It's been a year since we launched the new AJ, and it's fair to say that the reaction has been mixed. The Glaswegian architect Jim Cuthbertson delivered the first and most succinct response with the single word 'appalling', and though the letters of complaint have become steadily longer, he has remained true to this verdict ever since. The esteemed architect/academician Peter Cook has taken a particularly dim view of the AJ's fondness for low-key architecture, going so far as to criticise its aesthetic choices in a public lecture.

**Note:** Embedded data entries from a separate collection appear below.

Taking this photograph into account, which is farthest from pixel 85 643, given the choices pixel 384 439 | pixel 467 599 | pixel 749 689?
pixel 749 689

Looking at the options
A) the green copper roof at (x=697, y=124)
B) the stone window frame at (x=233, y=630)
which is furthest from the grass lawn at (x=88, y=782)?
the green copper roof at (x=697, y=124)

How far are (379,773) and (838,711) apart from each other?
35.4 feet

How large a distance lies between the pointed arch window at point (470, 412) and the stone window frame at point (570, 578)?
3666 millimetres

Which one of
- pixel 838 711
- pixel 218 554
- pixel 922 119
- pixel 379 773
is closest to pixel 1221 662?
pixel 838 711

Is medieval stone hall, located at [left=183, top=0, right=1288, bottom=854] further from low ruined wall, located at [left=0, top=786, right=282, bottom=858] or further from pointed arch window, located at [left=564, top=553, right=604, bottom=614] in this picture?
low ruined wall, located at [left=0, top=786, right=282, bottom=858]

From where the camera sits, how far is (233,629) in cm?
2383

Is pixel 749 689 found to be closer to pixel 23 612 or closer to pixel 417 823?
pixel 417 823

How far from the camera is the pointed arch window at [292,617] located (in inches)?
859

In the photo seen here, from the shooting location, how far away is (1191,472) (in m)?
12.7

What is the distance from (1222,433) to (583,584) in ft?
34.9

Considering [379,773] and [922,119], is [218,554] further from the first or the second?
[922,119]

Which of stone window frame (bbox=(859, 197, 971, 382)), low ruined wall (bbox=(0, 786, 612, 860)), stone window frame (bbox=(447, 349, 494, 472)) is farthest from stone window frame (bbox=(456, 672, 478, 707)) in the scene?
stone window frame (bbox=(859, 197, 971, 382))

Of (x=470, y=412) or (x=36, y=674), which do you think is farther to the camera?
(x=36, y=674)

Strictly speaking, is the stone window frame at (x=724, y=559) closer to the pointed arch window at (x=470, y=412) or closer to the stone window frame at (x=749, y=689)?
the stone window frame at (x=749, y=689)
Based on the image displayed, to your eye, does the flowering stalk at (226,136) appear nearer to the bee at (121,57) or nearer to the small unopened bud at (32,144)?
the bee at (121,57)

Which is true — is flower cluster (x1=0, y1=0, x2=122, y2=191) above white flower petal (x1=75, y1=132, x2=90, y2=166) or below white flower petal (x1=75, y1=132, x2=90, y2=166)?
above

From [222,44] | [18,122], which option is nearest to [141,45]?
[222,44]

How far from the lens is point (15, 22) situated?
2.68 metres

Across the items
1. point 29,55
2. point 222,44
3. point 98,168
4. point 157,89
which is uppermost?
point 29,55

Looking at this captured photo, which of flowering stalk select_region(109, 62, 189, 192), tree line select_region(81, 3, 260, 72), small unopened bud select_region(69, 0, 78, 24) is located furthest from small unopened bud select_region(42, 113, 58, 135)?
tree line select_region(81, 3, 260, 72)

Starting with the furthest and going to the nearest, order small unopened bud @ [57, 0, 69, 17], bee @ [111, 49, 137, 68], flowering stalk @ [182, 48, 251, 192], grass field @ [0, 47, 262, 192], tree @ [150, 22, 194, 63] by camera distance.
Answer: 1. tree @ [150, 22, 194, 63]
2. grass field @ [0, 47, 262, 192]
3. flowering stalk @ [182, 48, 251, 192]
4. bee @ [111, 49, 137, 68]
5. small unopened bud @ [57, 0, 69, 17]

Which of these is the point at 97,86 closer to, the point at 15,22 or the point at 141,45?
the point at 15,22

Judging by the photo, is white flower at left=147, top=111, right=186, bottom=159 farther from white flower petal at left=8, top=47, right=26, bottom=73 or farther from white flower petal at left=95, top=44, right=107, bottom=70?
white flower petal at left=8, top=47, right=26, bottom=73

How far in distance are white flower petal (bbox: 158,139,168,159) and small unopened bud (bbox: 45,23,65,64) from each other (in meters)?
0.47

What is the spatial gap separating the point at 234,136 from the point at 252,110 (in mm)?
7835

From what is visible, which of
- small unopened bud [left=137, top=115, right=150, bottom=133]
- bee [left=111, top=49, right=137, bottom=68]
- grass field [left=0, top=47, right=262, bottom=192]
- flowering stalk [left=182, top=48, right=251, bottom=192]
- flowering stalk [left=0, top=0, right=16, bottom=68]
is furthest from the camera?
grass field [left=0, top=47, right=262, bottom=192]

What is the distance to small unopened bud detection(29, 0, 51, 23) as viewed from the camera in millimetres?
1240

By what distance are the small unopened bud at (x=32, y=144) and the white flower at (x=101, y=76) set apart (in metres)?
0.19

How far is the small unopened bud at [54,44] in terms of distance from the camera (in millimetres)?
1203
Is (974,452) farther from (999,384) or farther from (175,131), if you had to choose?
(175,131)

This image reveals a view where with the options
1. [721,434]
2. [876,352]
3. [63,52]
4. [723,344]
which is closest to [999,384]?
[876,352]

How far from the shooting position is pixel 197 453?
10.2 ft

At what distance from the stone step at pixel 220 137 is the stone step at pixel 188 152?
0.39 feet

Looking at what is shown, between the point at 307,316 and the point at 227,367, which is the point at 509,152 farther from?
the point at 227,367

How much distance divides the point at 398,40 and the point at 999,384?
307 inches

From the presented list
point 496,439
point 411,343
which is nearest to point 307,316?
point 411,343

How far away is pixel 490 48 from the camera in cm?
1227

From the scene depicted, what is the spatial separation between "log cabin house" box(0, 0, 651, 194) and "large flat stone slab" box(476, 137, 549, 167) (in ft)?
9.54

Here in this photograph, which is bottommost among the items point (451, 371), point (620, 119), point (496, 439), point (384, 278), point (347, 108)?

A more recent letter, from a reader who wishes to remain anonymous, implored: 'Please, please, please can you temper your obsession with the architecture of the English puritans. It's depressing, and it's beginning to make me feel ill.'
I wouldn't be reporting this in quite so blithe a manner were it not for the fact that subscriptions are on the up and that the positive responses have far outnumbered the expressions of disdain. (I'm not going to mention the awards we've won for fear of reawakening the wrath of the reader who brusquely pointed out that 'all manner of worthless rubbish wins awards'. ) Support has come from some unexpected quarters: Alain de Botton reports that the arrival of the AJ is one of the high points of his week; the political commentator Jeremy Vine has publicly proclaimed the new AJ to be 'brilliant' and Grand Designs guru Kevin McCloud lists the AJ as his favourite reading matter - alongside Farming Equipment News.
But architects, of course, matter to us the most. It is a privilege to work on a magazine which engenders such a strong sense of ownership, and architects' feedback is hugely valuable. We are enormously grateful both to those who have taken the trouble to articulate their disquiet, and to the vast majority of readers who have greeted the changes with such enthusiasm and warmth.